La marque phare du géant français qui va fermer ses 28 magasins en Belgique a annoncé qu'elle allait s'ouvrir à d’autres griffes de chaussures, au positionnement plus créatif et haut de gamme. Sur le web.


La direction française a décidé par ailleurs de passer à l'offensive sur Internet. En mars prochain, le corner baptisé E-Lab sera mis en ligne, avec l'objectif de « valoriser une nouvelle génération de créateurs qui ont des valeurs communes à la marque : l’amour de la mode et la pérennisation du savoir-faire », précise l'enseigne, qui célèbre cette année ses 90 ans.

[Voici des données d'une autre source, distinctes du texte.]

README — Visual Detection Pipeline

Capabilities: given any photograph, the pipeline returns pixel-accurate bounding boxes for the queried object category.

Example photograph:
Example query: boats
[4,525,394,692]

Parmi les souliers qui seront repris sur l'e-shop, on pourra découvrir Panafrica, le label espagnol Les Chausseurs, le fabricant français Maurice Manufacture, la marque parisienne Apologie et les sandales suisses Les Paresseuses. Le prix moyen des modèles - surtout féminins, même s'il existera une offre homme et enfant - oscillera entre 150 et 200 euros.

Alors que l'enseigne mettra en avant sur son E-Lab des marques pointues et prometteuses, elle lancera dans le même temps en boutique sa nouvelle ligne plus premium nommée Noyce. Ces deux initiatives lui permettant de se forger une image plus tendance et haut de gamme.


Le digital, toujours et toujours plus

A l'heure où certaines enseignes du secteur sont à la peine côté retail, Eram, qui totalise 300 magasins en France et à l'international, mais vient d'annoncer son retrait du marché belge, a identifié le digital comme un relais de croissance. Ses ventes en ligne représentent à l'heure actuelle entre 5 à 10 % de son chiffre d'affaires global. Un taux amené à progresser.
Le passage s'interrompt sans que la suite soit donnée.